> _TUGAS YANG DIBERIKAN 1_: Menurut artikel tentang resesi Singapura, berapa persen perekonomian Singapura menyusut pada triwulan II-2020 dibandingkan dengan triwulan I-2020?
> _TUGAS YANG DIBERIKAN 2_: Salin dengan tepat bagian artikel tentang resesi Singapura yang terletak antara "Singapura Resesi, Indonesia" dan "pada April-Juni 2020.", kedua batas tersebut ikut disalin.

> _KUTIPAN SUMBER_:

Singapura Resesi, Indonesia Lebih Kuat karena Konsumsi
Resesi ekonomi yang dialami Singapura diperkirakan akan dialami Indonesia. Namun, konsumsi rumah tangga dalam negeri dinilai mampu menjaga pertumbuhan ekonomi tidak terkontraksi sedalam Singapura.
Oleh
ERIKA KURNIA
·2 menit baca
JAKARTA, KOMPAS — Resesi ekonomi yang mulai dialami Singapura diperkirakan akan dialami Indonesia. Namun, konsumsi rumah tangga dalam negeri dinilai mampu menjaga pertumbuhan ekonomi tidak terkontraksi sedalam Singapura.
Kementerian Perdagangan dan Industri Singapura (MTI) beberapa hari lalu mengumumkan, perekonomian mereka pada triwulan II-2020 menyusut 41,2 persen dibandingkan dengan triwulan I-2020. Secara tahunan, pertumbuhan negara tersebut minus 12,6 persen karena penutupan wilayah dan penurunan perdagangan di Singapura pada April-Juni 2020.

> _INFORMASI SUMBER_:
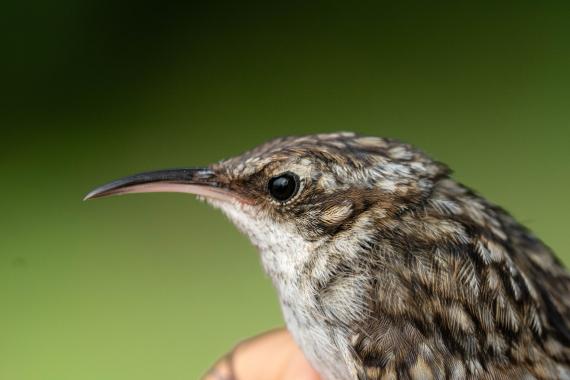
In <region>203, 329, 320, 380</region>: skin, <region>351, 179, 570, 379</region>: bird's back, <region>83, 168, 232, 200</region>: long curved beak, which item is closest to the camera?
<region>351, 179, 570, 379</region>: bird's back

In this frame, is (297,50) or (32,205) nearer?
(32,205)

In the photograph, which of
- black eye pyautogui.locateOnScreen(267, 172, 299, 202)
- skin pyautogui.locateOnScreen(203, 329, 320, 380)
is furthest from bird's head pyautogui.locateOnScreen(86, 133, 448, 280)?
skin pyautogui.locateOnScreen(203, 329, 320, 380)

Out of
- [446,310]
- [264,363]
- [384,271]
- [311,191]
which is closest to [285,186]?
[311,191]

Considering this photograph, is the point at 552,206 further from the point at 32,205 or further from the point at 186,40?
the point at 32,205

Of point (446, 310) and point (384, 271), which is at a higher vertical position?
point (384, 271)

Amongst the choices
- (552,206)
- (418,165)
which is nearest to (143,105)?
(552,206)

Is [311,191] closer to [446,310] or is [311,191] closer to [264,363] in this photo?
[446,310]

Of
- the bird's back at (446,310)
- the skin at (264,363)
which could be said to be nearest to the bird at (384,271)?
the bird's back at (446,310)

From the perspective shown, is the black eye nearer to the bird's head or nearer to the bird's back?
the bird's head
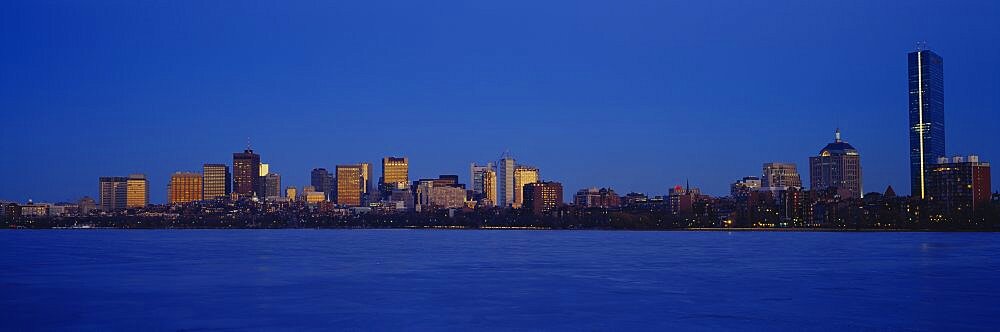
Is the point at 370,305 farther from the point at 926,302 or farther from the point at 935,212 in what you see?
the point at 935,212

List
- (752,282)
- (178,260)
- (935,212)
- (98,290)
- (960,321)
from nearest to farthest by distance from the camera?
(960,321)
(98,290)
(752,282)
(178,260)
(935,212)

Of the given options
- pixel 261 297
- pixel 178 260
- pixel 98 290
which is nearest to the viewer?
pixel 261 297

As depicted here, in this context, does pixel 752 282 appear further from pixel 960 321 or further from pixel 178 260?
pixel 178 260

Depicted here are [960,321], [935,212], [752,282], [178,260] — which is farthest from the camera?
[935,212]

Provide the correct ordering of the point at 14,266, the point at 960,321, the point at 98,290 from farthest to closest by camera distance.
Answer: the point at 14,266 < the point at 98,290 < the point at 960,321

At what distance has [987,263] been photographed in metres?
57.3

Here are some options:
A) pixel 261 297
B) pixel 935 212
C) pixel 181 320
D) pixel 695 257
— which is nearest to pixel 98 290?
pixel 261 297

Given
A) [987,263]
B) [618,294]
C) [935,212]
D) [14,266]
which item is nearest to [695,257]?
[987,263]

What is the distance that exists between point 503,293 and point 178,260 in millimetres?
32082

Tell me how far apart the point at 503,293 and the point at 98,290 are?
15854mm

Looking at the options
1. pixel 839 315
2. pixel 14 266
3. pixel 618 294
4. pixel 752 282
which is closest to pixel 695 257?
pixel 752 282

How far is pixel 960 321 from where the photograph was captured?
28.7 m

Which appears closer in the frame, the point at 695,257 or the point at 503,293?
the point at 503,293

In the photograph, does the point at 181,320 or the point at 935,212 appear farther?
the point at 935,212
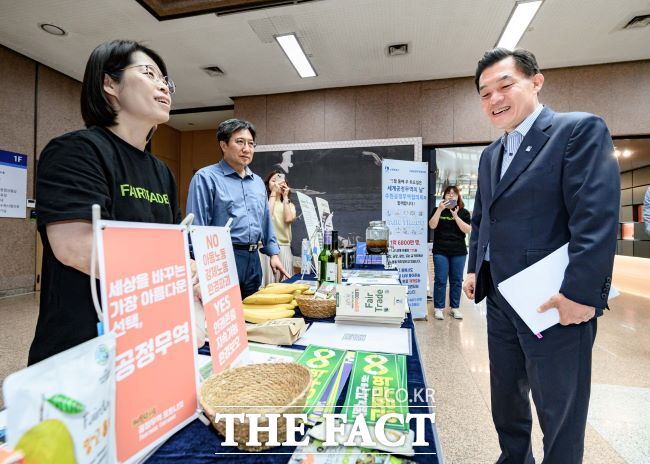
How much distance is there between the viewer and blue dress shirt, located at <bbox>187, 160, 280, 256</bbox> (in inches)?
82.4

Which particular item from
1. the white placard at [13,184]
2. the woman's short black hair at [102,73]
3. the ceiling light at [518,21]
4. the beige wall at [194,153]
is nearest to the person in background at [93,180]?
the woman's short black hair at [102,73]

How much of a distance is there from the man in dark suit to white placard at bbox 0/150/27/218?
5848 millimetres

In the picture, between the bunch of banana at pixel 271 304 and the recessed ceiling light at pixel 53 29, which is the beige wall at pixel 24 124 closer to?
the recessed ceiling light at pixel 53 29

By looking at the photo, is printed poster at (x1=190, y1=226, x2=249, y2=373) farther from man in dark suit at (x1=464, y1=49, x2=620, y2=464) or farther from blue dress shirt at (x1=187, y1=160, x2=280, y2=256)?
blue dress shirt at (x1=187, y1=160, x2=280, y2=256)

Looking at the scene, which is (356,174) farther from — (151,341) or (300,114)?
--
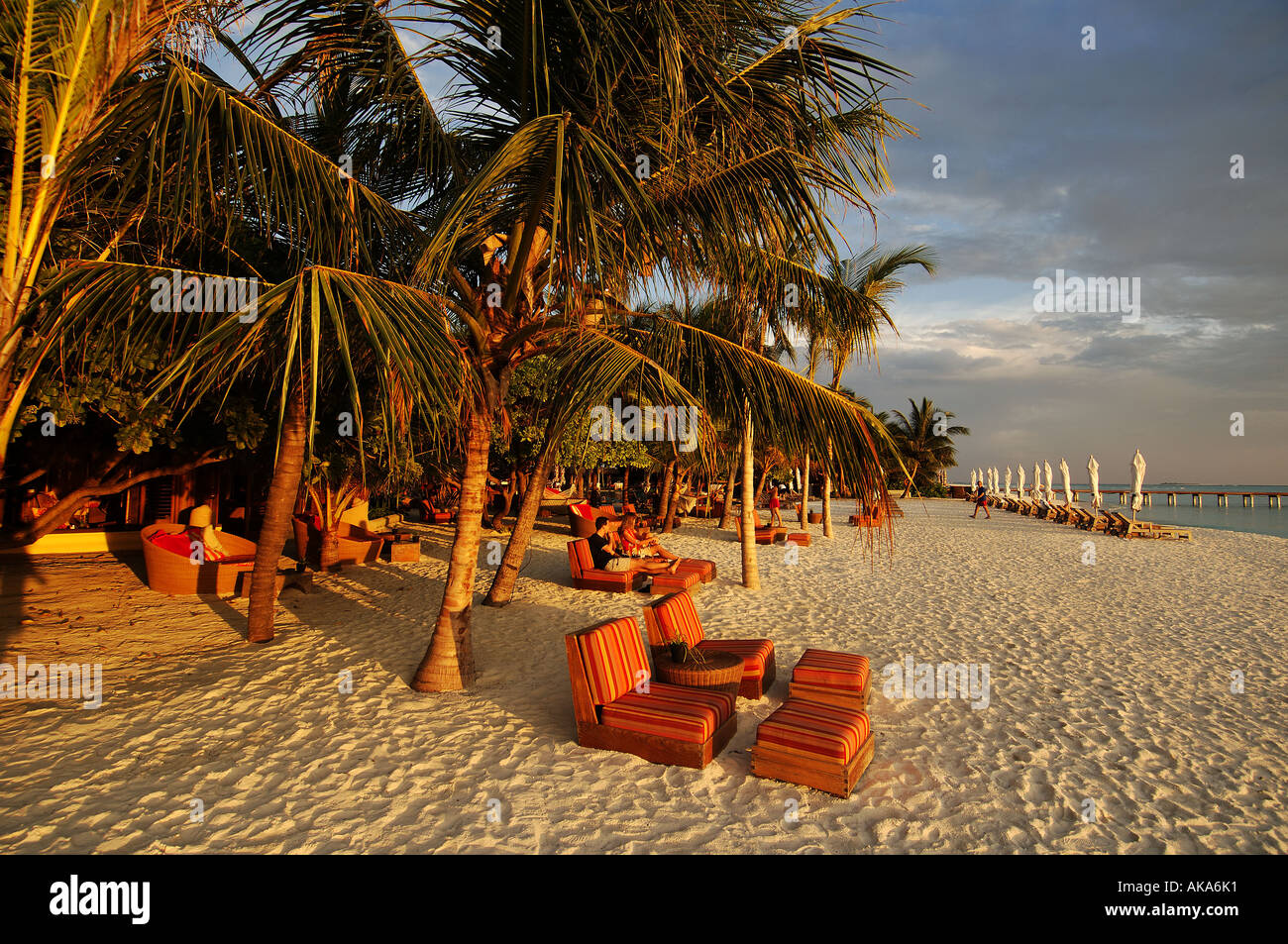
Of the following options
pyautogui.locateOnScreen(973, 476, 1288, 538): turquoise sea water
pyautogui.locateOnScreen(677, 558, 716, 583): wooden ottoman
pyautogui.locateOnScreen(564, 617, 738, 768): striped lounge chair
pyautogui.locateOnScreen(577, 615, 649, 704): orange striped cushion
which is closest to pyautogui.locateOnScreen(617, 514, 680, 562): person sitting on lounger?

> _HASIL 1_: 41,2 persen.

> _HASIL 2_:
Singapura Resesi, Indonesia Lebih Kuat karena Konsumsi
Resesi ekonomi yang dialami Singapura diperkirakan akan dialami Indonesia. Namun, konsumsi rumah tangga dalam negeri dinilai mampu menjaga pertumbuhan ekonomi tidak terkontraksi sedalam Singapura.
Oleh
ERIKA KURNIA
·2 menit baca
JAKARTA, KOMPAS — Resesi ekonomi yang mulai dialami Singapura diperkirakan akan dialami Indonesia. Namun, konsumsi rumah tangga dalam negeri dinilai mampu menjaga pertumbuhan ekonomi tidak terkontraksi sedalam Singapura.
Kementerian Perdagangan dan Industri Singapura (MTI) beberapa hari lalu mengumumkan, perekonomian mereka pada triwulan II-2020 menyusut 41,2 persen dibandingkan dengan triwulan I-2020. Secara tahunan, pertumbuhan negara tersebut minus 12,6 persen karena penutupan wilayah dan penurunan perdagangan di Singapura pada April-Juni 2020.